Fourteen out of 132 (10.6 %) patients with either risk factor (elevated LDH level, paranasal sinus involvement) and 5 out of 21 (23.8%) patients with both risk factors had CNS involvement. This implies that screening and follow-up examinations for CNS involvement should be considered in patients with any risk factor, although there is no consensus on efficacy, what therapeutic agents or methods should be used for the treatment [4]. Further large-scaled analysis is necessary on this issue.

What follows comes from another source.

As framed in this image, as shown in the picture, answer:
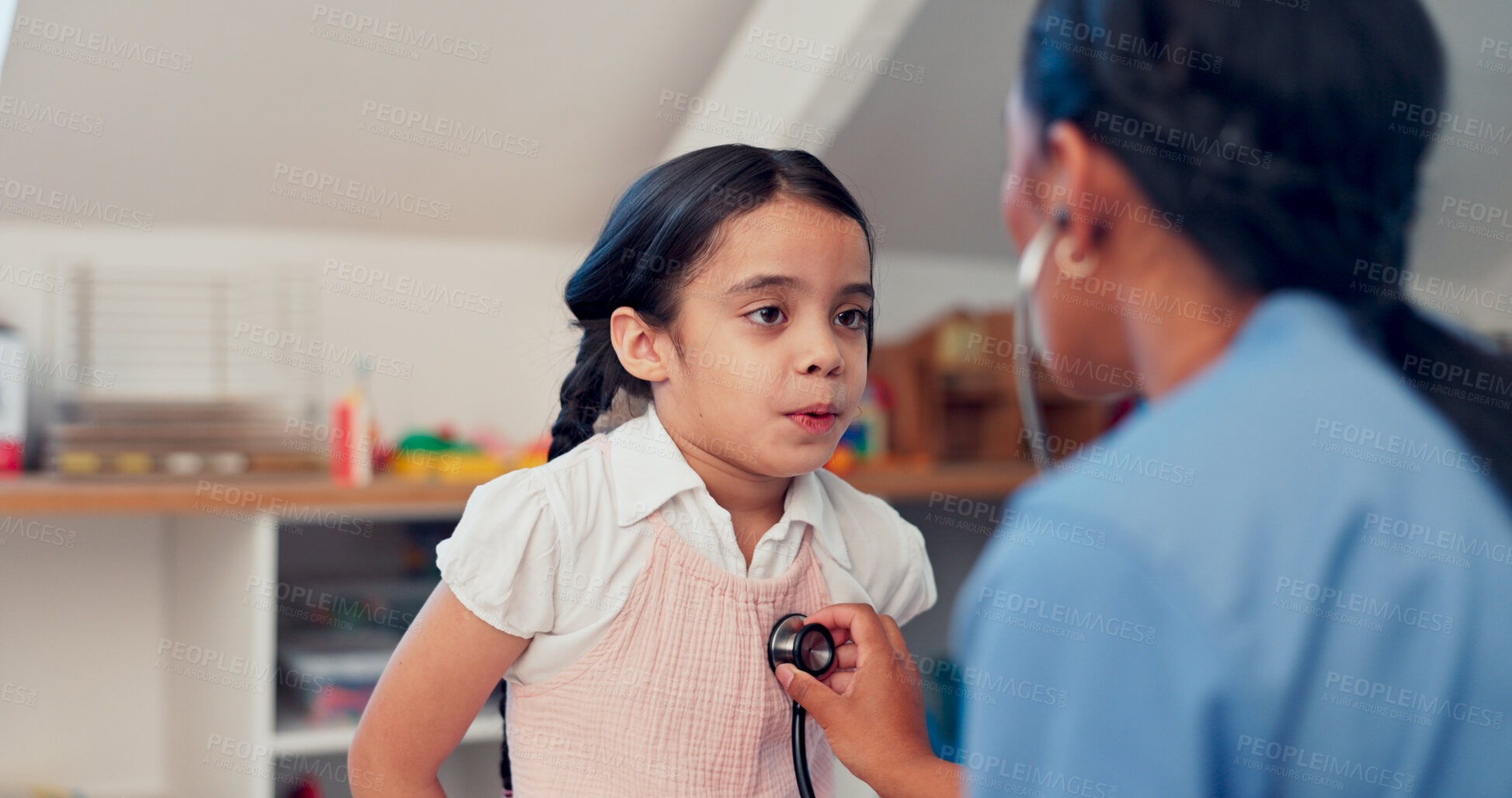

In summary, elevated serum LDH level and involvement of the paranasal sinus are risk factors for CNS involvement in patients with PTCLs. CNS prophylaxis might be considered for patients with any risk factors although it is not clear what the treatment option should be.

funding

This study was supported by research grants from the Samsung Biomedical Research Institute (CA-A9-208) and the Korea Health 21 R&D Project (A090224).

disclosure

The authors declare no conflict of interest.